I trained the model for a few hours until it automatically stops or when the number of epochs is complete. The scores are measured using the sklearn_crfsuite metrics module which can measure F1-score for sequences.

We use the cloned version of the test target values which uses the class names instead of their one hot encoding and measure the classification results on it.

Y_Pred = model.predict_classes(X_Test, verbose=0)

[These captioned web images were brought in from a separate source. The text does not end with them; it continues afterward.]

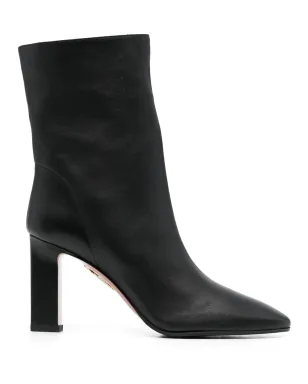 Aquazzura マンゾーニ アンクルブーツ - ブラック - サムネイル1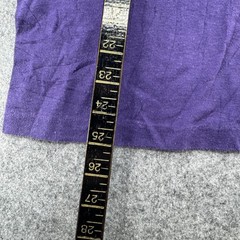 Vintage Sport-T by Stedman Sigma Theta Chi Purple Greek Letter T-Shirt Medium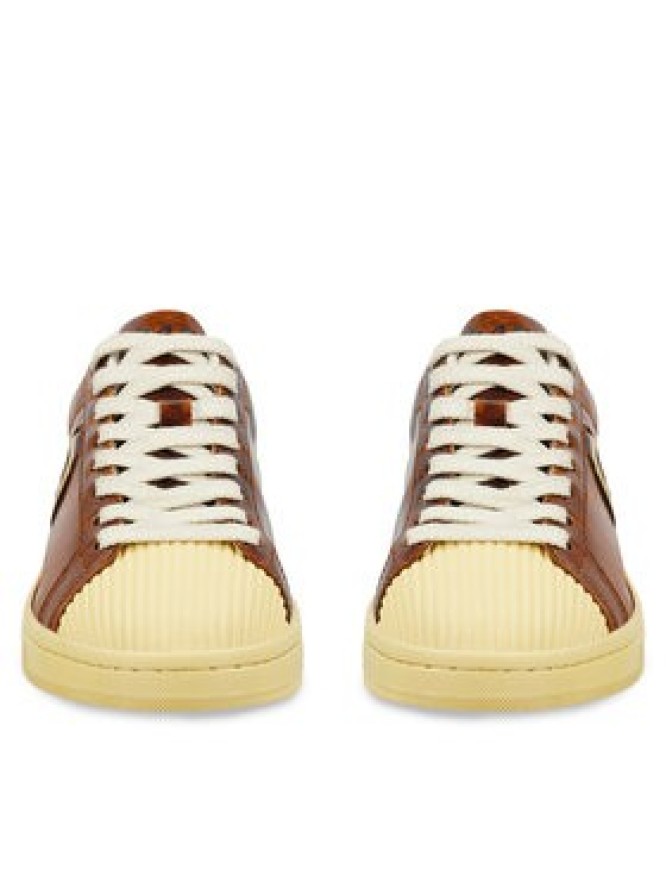 Gant Sneakersy 31631029 Brązowy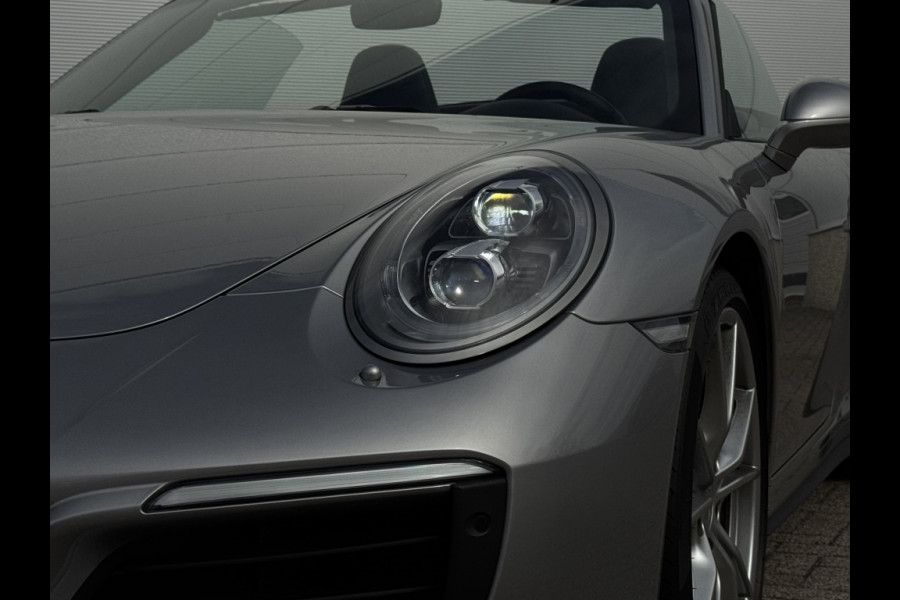 Porsche 911 Cabrio 3.0 Carrera 4S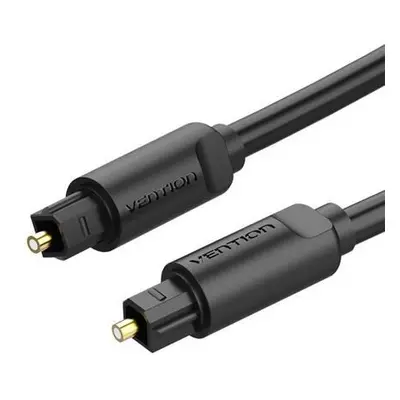 Toslink Optical Audio Cable Vention BAEBJ 5m (Black)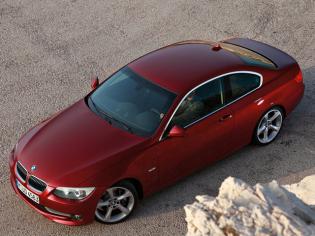 BMW 3 Series Coupe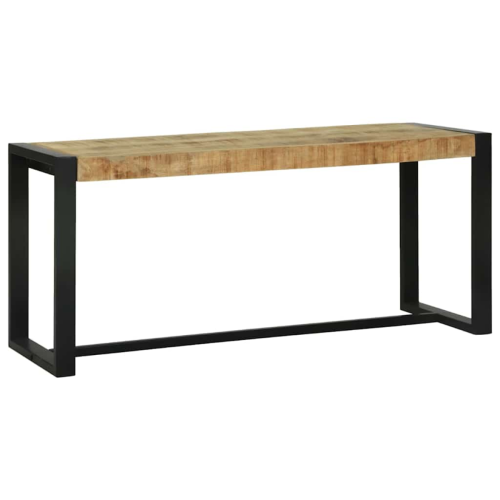 VidaXL vidaXL Bench Solid Mango Wood 1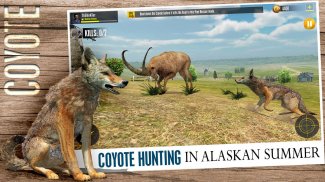 Animal Hunting Games Gun Games screenshot 2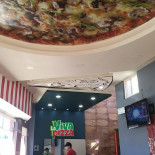 Viva La Pizza À l'intérieur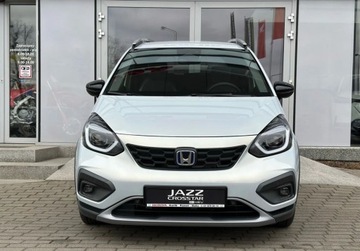 Honda Jazz V 2025 Honda Jazz e-Hev Crosstar Advance 2025 1.5 Hybryda 107KM, zdjęcie 1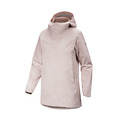 *過季出清*(女)【Arc'Teryx 始祖鳥】Solano GORE-TEX INFINIUM&trade;軟殼連帽外套-暖石灰 X00000730002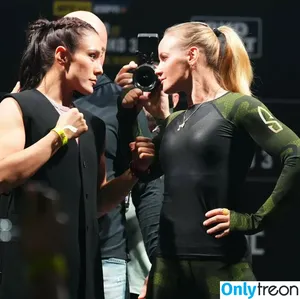 Valentina Shevchenko / BulletValentina nude photo #0032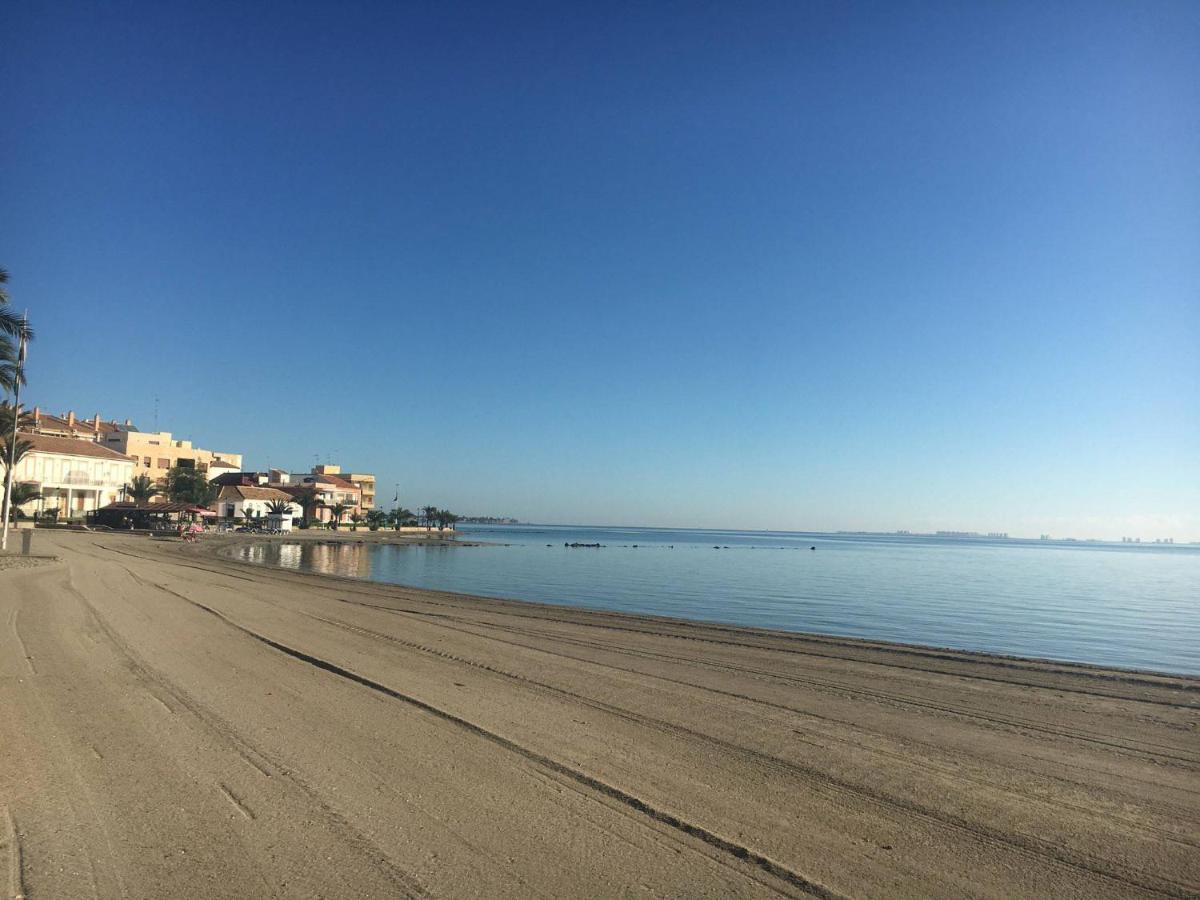 Apartamentos Costa Los Alcázares Eksteriør bilde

Y_Pred2 = np.copy(Y_Pred).astype(str)
for k, v in classes_dict.items(): Y_Pred2[Y_Pred==k] = v
    
print(metrics.flat_classification_report(Y_Test_Named, Y_Pred2, labels=sorted_labels))
Results of the model
Results of the model

Not bad after all!

We can benchmark the model using KFold cross validation if we’re unsure of its performance or when we’re doing parameter tuning. However this would last a few days of running until we find the optimal set of parameters.

Conclusion

We built an end to end Named Entities tagger for Arabic using Bi-LSTM and CRF, we used word vectors from Fasttext. The approach can be fully copied to any other language given we have a suitable data set.